Re: [HACKERS] Custom compression methods - Mailing list pgsql-hackers

From Robert Haas
Subject Re: [HACKERS] Custom compression methods
Date
Msg-id CA+TgmoaKDW1Oi9V=jc9hOGyf77NbkNEABuqgHD1Cq==1QsOcxg@mail.gmail.com
Whole thread Raw
In response to Re: [HACKERS] Custom compression methods  (Dilip Kumar <dilipbalaut@gmail.com>)
Responses Re: [HACKERS] Custom compression methods
Re: [HACKERS] Custom compression methods
Re: [HACKERS] Custom compression methods
Re: [HACKERS] Custom compression methods
List pgsql-hackers
On Wed, Nov 11, 2020 at 9:39 AM Dilip Kumar <dilipbalaut@gmail.com> wrote:
> There were a few problems in this rebased version, basically, the
> compression options were not passed while compressing values from the
> brin_form_tuple, so I have fixed this.

Since the authorship history of this patch is complicated, it would be
nice if you would include authorship information and relevant
"Discussion" links in the patches.

Design level considerations and overall notes:

configure is autogenerated from configure.in, so the patch shouldn't
include changes only to the former.

Looking over the changes to src/include:

+       PGLZ_COMPRESSION_ID,
+       LZ4_COMPRESSION_ID

I think that it would be good to assign values to these explicitly.

+/* compresion handler routines */

Spelling.

+       /* compression routine for the compression method */
+       cmcompress_function cmcompress;
+
+       /* decompression routine for the compression method */
+       cmcompress_function cmdecompress;

Don't reuse cmcompress_function; that's confusing. Just have a typedef
per structure member, even if they end up being the same.

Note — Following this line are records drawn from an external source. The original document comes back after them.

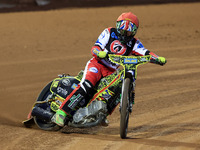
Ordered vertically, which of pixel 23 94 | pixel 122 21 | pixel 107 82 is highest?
pixel 122 21

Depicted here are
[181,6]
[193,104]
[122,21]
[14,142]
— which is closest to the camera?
[14,142]

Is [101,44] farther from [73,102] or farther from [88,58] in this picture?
[88,58]

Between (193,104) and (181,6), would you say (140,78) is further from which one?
Answer: (181,6)

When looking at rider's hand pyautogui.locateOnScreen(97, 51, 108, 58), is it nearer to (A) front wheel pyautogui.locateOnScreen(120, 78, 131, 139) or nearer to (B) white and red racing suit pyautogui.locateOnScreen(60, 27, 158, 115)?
(B) white and red racing suit pyautogui.locateOnScreen(60, 27, 158, 115)

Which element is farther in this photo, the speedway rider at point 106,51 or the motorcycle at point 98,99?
the speedway rider at point 106,51

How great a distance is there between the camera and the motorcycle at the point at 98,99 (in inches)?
306

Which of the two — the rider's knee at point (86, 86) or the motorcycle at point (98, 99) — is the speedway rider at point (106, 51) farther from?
the motorcycle at point (98, 99)

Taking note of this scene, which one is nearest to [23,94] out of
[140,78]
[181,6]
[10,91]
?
[10,91]

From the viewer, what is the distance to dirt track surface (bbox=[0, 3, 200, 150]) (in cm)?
786

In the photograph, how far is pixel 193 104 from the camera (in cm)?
1055

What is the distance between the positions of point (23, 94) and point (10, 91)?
378 mm

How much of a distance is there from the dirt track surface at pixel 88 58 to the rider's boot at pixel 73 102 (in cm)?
29

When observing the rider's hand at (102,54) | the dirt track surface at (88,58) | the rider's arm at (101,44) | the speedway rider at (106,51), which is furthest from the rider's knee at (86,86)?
the dirt track surface at (88,58)

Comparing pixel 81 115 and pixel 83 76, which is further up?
pixel 83 76
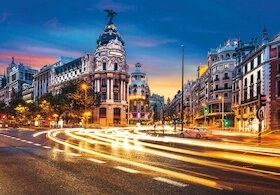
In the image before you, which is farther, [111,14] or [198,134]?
[111,14]

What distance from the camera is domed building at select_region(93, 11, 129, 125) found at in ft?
322

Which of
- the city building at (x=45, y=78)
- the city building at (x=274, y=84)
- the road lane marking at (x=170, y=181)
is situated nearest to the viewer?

 #define TOAST_COMPRESS_SET_RAWSIZE(ptr, len) \
-       (((toast_compress_header *) (ptr))->rawsize = (len))
+do { \
+       Assert(len > 0 && len <= RAWSIZEMASK); \
+       ((toast_compress_header *) (ptr))->info = (len); \
+} while (0)

Indentation.

+#define TOAST_COMPRESS_SET_COMPRESSION_METHOD(ptr, cm_method) \
+       ((toast_compress_header *) (ptr))->info |= ((cm_method) << 30);

What about making TOAST_COMPRESS_SET_RAWSIZE() take another argument?
And possibly also rename it to TEST_COMPRESS_SET_SIZE_AND_METHOD() or
something? It seems not great to have separate functions each setting
part of a 4-byte quantity. Too much chance of failing to set both
parts. I guess you've got a function called
toast_set_compressed_datum_info() for that, but it's just a wrapper
around two macros that could just be combined, which would reduce
complexity overall.

+       T_CompressionRoutine,           /* in access/compressionapi.h */

This looks misplaced. I guess it should go just after these:

    T_FdwRoutine,               /* in foreign/fdwapi.h */
    T_IndexAmRoutine,           /* in access/amapi.h */
    T_TableAmRoutine,           /* in access/tableam.h */

Looking over the regression test changes:

The tests at the top of create_cm.out that just test that we can
create tables with various storage types seem unrelated to the purpose
of the patch. And the file doesn't test creating a compression method
either, as the file name would suggest, so either the file name needs
to be changed (compression, compression_method?) or the tests don't go
here.

+-- check data is okdd

I guess whoever is responsible for this comment prefers vi to emacs.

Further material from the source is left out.